4. The communication system as recited in claim 3 wherein said
network logic module is configured to invoke a high quality vocoder
to code said speech query based on said predetermined set of
logic.
5. The communication system as recited in claim 1 wherein said
input engine includes a signal repair module configured to repair a
fidelity of a speech query from said communication device.
6. The communication system as recited in claim 1 wherein said
input engine, includes: an analog preprocessing engine configured
to modify a format of a speech query from said communication
device, and a speech recognition engine configured to transform
said speech query into a text format for said context engine.

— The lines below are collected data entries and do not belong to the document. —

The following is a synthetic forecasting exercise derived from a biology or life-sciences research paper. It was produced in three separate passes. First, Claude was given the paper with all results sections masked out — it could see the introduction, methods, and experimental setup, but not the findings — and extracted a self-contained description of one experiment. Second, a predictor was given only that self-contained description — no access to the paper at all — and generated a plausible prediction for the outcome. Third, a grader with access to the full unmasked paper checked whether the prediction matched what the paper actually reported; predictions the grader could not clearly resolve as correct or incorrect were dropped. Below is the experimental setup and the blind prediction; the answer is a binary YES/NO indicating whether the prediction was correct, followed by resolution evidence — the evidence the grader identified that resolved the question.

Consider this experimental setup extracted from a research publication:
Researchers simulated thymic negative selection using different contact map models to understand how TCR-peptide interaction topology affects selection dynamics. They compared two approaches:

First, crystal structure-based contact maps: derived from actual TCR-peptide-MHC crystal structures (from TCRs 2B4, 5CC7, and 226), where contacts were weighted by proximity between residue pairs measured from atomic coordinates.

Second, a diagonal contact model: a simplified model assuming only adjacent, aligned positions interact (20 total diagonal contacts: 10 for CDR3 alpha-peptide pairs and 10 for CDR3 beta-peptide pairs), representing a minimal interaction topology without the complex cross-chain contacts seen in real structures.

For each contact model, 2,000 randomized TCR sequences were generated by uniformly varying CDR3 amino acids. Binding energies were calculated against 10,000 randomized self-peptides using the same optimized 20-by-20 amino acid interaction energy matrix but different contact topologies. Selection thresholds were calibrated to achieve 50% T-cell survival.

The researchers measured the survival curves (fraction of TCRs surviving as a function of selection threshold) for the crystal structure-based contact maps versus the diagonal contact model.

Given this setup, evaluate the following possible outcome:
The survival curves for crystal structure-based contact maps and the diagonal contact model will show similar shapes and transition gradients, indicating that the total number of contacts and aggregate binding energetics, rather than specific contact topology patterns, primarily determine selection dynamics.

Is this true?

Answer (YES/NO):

7. The communication system as recited in claim 1 wherein said
input engine includes a voice sample processing subsystem
configured to verify an identity of a user of said communication
device against a predefined database of voice characteristics based
on a speech query therefrom.
8. The communication system as recited in claim 1 wherein said
context engine is configured to employ context switching and
context matching to generated said representation of said
query.
9. The communication system as recited in claim 1 wherein said
context engine and said database representation are configured to
provide an automated feedback loop for a training process with said
E-commerce database.
10. The communication system as recited in claim 1 wherein said
response engine is configured to transform said response from text
to speech.
11. A method of operating a communication system employable with a
communication device coupled to an E-commerce database via a
communication network, comprising: receiving a query from said
communication device directed to said E-commerce database; creating
a database representation of information within said E-commerce
database; generating a representation of said query to match said
information in said database representation; accessing and
delivering an associated web page from said E-commerce database
based on said match with said database representation; processing
said associated web page; and providing a response in a format
consistent with said communication device based thereon.
12. The method as recited in claim 11 wherein said query is a text
query from said communication device.
13. The method as recited in claim 11 wherein said query is a
speech query from said communication device and said method
comprises selecting a treatment of said speech query based on a
predetermined set of logic.
14. The method as recited in claim 13 wherein said selecting
includes invoking a high quality vocoder to code said speech query
based on said predetermined set of logic.
15. The method as recited in claim 11 wherein said query is a
speech query from said communication device and said method
comprises repairing a fidelity thereof.
16. The method as recited in claim 11 wherein said query is a
speech query from said communication device and said method,
comprises: modifying a format of said speech query, and
transforming said speech query into a text format.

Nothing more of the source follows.